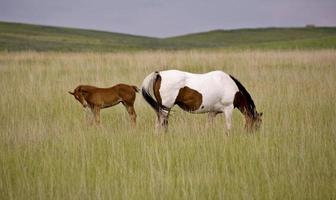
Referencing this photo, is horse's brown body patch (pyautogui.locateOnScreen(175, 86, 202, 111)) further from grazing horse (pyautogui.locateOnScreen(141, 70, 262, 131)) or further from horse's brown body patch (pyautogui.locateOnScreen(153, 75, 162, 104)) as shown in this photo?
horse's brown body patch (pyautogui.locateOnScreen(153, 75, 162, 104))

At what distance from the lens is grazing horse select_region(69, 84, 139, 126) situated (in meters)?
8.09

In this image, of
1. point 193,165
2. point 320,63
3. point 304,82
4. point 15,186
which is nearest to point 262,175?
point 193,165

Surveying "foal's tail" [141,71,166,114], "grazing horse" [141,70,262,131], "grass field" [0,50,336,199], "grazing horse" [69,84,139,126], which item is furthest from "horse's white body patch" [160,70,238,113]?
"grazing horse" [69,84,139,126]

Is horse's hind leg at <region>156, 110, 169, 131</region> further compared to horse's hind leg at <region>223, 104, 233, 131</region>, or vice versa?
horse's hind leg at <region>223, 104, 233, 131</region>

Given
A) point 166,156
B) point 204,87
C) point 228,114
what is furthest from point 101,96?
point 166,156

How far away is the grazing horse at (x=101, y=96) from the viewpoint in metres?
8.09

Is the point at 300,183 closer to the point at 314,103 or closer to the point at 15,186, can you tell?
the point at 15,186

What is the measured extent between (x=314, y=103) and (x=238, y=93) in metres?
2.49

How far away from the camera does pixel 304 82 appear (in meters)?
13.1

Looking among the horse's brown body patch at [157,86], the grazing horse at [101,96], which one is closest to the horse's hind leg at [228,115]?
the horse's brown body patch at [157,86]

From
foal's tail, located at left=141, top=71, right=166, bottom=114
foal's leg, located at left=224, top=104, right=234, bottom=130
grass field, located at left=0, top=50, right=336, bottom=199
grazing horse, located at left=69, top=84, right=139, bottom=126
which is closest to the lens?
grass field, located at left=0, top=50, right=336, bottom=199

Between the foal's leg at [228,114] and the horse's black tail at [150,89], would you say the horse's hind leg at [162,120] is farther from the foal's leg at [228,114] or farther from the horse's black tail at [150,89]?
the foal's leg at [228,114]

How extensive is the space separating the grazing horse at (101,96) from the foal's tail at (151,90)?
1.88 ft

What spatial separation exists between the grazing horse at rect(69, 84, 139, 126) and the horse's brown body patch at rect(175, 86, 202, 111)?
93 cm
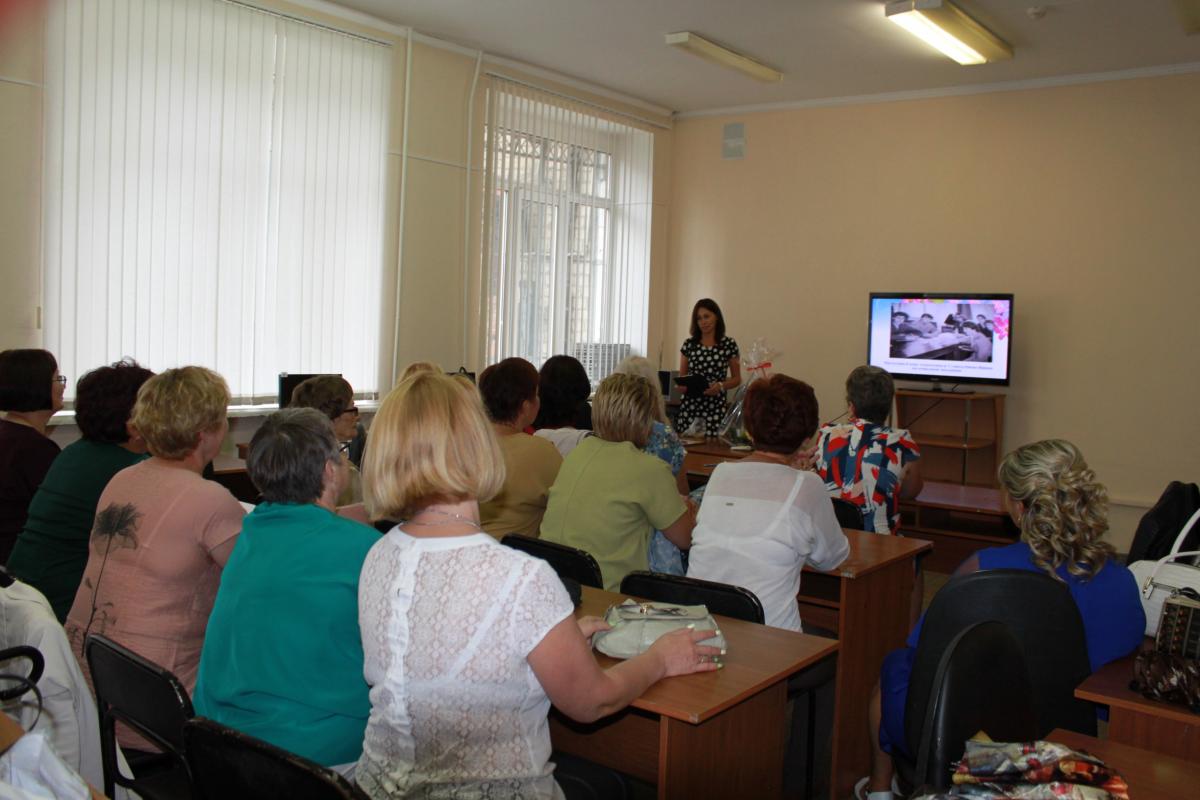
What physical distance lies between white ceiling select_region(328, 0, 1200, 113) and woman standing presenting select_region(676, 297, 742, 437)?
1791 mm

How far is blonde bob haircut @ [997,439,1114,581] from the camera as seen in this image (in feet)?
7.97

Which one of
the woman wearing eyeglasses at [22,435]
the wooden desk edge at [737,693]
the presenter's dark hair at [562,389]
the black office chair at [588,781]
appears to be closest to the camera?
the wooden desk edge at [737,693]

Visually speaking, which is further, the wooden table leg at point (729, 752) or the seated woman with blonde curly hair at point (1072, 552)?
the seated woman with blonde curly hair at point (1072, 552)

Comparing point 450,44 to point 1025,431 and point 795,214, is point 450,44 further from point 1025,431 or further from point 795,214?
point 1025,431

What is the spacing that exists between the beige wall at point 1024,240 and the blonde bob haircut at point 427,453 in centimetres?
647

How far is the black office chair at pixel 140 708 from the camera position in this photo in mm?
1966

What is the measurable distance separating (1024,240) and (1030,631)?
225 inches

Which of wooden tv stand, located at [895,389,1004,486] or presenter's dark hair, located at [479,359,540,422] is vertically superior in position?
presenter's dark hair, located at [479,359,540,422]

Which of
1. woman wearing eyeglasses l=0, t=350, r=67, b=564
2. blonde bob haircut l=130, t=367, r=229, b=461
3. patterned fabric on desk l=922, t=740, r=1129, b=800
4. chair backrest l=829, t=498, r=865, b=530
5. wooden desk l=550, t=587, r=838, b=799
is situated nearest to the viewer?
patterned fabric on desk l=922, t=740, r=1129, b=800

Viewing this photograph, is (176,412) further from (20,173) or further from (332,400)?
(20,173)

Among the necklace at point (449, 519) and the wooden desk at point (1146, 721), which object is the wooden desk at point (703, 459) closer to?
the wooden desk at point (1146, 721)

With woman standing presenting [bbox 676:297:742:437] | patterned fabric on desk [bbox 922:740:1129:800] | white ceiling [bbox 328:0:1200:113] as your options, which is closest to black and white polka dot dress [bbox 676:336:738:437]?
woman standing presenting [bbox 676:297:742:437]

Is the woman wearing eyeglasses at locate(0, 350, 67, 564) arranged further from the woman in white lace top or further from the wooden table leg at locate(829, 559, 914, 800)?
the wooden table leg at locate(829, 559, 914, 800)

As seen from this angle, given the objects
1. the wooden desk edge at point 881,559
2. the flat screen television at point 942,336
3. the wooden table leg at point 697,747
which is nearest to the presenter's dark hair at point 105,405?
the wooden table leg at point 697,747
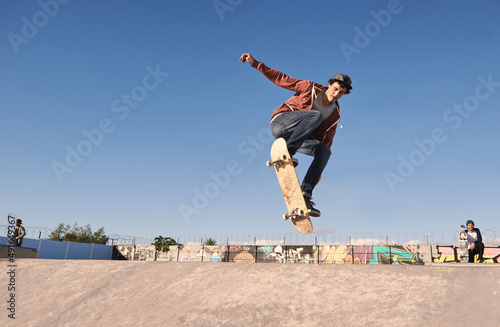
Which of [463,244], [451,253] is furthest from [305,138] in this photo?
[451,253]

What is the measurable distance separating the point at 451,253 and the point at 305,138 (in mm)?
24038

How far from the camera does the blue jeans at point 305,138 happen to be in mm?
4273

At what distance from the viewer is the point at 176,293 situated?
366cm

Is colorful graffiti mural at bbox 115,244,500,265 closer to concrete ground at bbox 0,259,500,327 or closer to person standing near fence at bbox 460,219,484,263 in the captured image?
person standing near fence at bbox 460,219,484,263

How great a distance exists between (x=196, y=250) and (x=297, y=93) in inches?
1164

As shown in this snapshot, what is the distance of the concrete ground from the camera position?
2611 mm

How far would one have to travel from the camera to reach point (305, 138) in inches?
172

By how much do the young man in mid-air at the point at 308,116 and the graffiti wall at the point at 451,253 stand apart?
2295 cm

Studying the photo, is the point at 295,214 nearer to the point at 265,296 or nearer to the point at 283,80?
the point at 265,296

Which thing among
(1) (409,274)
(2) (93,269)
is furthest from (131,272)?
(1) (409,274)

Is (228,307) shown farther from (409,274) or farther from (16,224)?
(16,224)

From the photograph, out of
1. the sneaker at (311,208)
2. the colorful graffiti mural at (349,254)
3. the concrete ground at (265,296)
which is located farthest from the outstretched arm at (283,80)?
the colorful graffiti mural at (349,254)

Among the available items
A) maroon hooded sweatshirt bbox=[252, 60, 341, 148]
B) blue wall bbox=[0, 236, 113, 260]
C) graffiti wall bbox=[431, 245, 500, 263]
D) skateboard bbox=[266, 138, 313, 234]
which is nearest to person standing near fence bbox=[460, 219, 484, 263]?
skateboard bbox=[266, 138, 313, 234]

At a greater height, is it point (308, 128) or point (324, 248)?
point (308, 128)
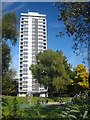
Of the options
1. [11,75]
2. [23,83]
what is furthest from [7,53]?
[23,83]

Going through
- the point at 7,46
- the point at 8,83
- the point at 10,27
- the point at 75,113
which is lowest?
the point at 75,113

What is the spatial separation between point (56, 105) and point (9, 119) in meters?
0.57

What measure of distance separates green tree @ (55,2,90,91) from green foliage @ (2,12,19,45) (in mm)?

What is required: Repeat each entry precisely as it appears. Leave the pictures out.

Answer:
Referencing this photo, is horse's brown body patch (pyautogui.locateOnScreen(175, 86, 202, 111)) further from grazing horse (pyautogui.locateOnScreen(141, 70, 262, 131)) or further from horse's brown body patch (pyautogui.locateOnScreen(153, 75, 162, 104)) as shown in this photo?
horse's brown body patch (pyautogui.locateOnScreen(153, 75, 162, 104))

At what distance from the lens is grazing horse select_region(69, 84, 139, 126) situated (in meters)?
8.09

In this image, of
1. point 193,165
2. point 320,63
3. point 304,82
4. point 15,186
which is nearest to point 262,175?
point 193,165

Surveying "foal's tail" [141,71,166,114], "grazing horse" [141,70,262,131], "grass field" [0,50,336,199], "grazing horse" [69,84,139,126], which item is furthest from "horse's white body patch" [160,70,238,113]?
"grazing horse" [69,84,139,126]

Is horse's hind leg at <region>156, 110, 169, 131</region> further compared to horse's hind leg at <region>223, 104, 233, 131</region>, or vice versa?
horse's hind leg at <region>223, 104, 233, 131</region>

Given
A) point 166,156
B) point 204,87
C) point 228,114
what is furthest from point 101,96?
point 166,156

How far away is the grazing horse at (x=101, y=96) from the viewpoint in metres?
8.09

Is the point at 300,183 closer to the point at 314,103 or closer to the point at 15,186, can you tell?
the point at 15,186

What is the measured extent between (x=314, y=103) and (x=238, y=93) in metres?
2.49

How far away from the camera does pixel 304 82 appear (in meters)?
13.1

Looking among the horse's brown body patch at [157,86], the grazing horse at [101,96], which one is closest to the horse's hind leg at [228,115]?
the horse's brown body patch at [157,86]

From
foal's tail, located at left=141, top=71, right=166, bottom=114
foal's leg, located at left=224, top=104, right=234, bottom=130
grass field, located at left=0, top=50, right=336, bottom=199
grazing horse, located at left=69, top=84, right=139, bottom=126
which is closest to the lens?
grass field, located at left=0, top=50, right=336, bottom=199

Between the foal's leg at [228,114] and the horse's black tail at [150,89], would you say the horse's hind leg at [162,120] is farther from the foal's leg at [228,114] or farther from the horse's black tail at [150,89]?
the foal's leg at [228,114]

How extensive is the space separating the grazing horse at (101,96) from the foal's tail at (151,90)?
1.88 ft

What spatial separation exists between the grazing horse at rect(69, 84, 139, 126) and the horse's brown body patch at rect(175, 86, 202, 111)?
93 cm
What physical distance lies between white ceiling select_region(328, 0, 1200, 113) and woman standing presenting select_region(676, 297, 742, 437)?
1791 mm

How far is blonde bob haircut @ [997,439,1114,581] from the camera as seen in this image (in feet)?
7.97

Which one of
the woman wearing eyeglasses at [22,435]
the wooden desk edge at [737,693]
the presenter's dark hair at [562,389]
the black office chair at [588,781]
appears to be closest to the camera?
the wooden desk edge at [737,693]

Visually speaking, which is further, the wooden table leg at point (729, 752) or the seated woman with blonde curly hair at point (1072, 552)?
the seated woman with blonde curly hair at point (1072, 552)

Comparing point 450,44 to point 1025,431 and point 795,214, is point 450,44 further from point 1025,431 or further from point 795,214?
point 1025,431

What is the spacing that exists between the beige wall at point 1024,240 and the blonde bob haircut at point 427,453 in centimetres?
647

How far is the black office chair at pixel 140 708 from the camera position in this photo in mm?
1966

What is the measurable distance separating (1024,240) and (1030,631)?
225 inches

Which of wooden tv stand, located at [895,389,1004,486] or presenter's dark hair, located at [479,359,540,422] is vertically superior in position?
presenter's dark hair, located at [479,359,540,422]

Which of
1. woman wearing eyeglasses l=0, t=350, r=67, b=564
2. blonde bob haircut l=130, t=367, r=229, b=461
3. patterned fabric on desk l=922, t=740, r=1129, b=800
4. chair backrest l=829, t=498, r=865, b=530
5. wooden desk l=550, t=587, r=838, b=799
is situated nearest to the viewer?
patterned fabric on desk l=922, t=740, r=1129, b=800

Viewing this photograph, is (176,412) further from (20,173) or further from (332,400)?
(20,173)

Among the necklace at point (449, 519) and the wooden desk at point (1146, 721), which object is the wooden desk at point (703, 459) closer to?
the wooden desk at point (1146, 721)

With woman standing presenting [bbox 676:297:742:437] | patterned fabric on desk [bbox 922:740:1129:800] | white ceiling [bbox 328:0:1200:113] as your options, which is closest to black and white polka dot dress [bbox 676:336:738:437]?
woman standing presenting [bbox 676:297:742:437]

Is the woman wearing eyeglasses at locate(0, 350, 67, 564) arranged further from the woman in white lace top or further from the wooden table leg at locate(829, 559, 914, 800)?
the wooden table leg at locate(829, 559, 914, 800)

As seen from this angle, given the objects
1. the wooden desk edge at point 881,559
2. the flat screen television at point 942,336
3. the wooden table leg at point 697,747
which is nearest to the presenter's dark hair at point 105,405?
the wooden table leg at point 697,747
Which of [463,244], [451,253] is furthest from [305,138] in this photo?
[451,253]

What is the measurable distance separating the point at 451,253 and the point at 305,138 (in mm)?
24038

How far from the camera does the blue jeans at point 305,138 happen to be in mm?
4273

At what distance from the viewer is the point at 176,293 situated?
366cm

Is colorful graffiti mural at bbox 115,244,500,265 closer to concrete ground at bbox 0,259,500,327 or closer to person standing near fence at bbox 460,219,484,263 in the captured image?
person standing near fence at bbox 460,219,484,263

How great a distance exists between (x=196, y=250) and (x=297, y=93) in inches?
1164

As shown in this snapshot, what is the distance of the concrete ground from the camera position?
2611 mm

How far would one have to travel from the camera to reach point (305, 138) in inches?
172

By how much do the young man in mid-air at the point at 308,116 and the graffiti wall at the point at 451,253 stand apart?
2295 cm

Studying the photo, is the point at 295,214 nearer to the point at 265,296 or nearer to the point at 283,80?
the point at 265,296

Which thing among
(1) (409,274)
(2) (93,269)
is furthest from (131,272)?
(1) (409,274)

Is (228,307) shown farther from (409,274) or farther from (16,224)?
(16,224)

From the photograph, out of
1. the sneaker at (311,208)
2. the colorful graffiti mural at (349,254)
3. the concrete ground at (265,296)
which is located farthest from the outstretched arm at (283,80)?
the colorful graffiti mural at (349,254)

Among the available items
A) maroon hooded sweatshirt bbox=[252, 60, 341, 148]
B) blue wall bbox=[0, 236, 113, 260]
C) graffiti wall bbox=[431, 245, 500, 263]
D) skateboard bbox=[266, 138, 313, 234]
which is nearest to person standing near fence bbox=[460, 219, 484, 263]?
skateboard bbox=[266, 138, 313, 234]

At a greater height, is it point (308, 128) or point (324, 248)?
point (308, 128)
Of the options
1. [11,75]
2. [23,83]
what is furthest from [7,53]?
[23,83]

Going through
- the point at 7,46
- the point at 8,83
- the point at 10,27
- the point at 75,113
which is lowest?
the point at 75,113

What is the spatial separation between point (56, 105) and point (9, 119) in meters?
0.57

What measure of distance separates green tree @ (55,2,90,91) from green foliage @ (2,12,19,45) (in mm)?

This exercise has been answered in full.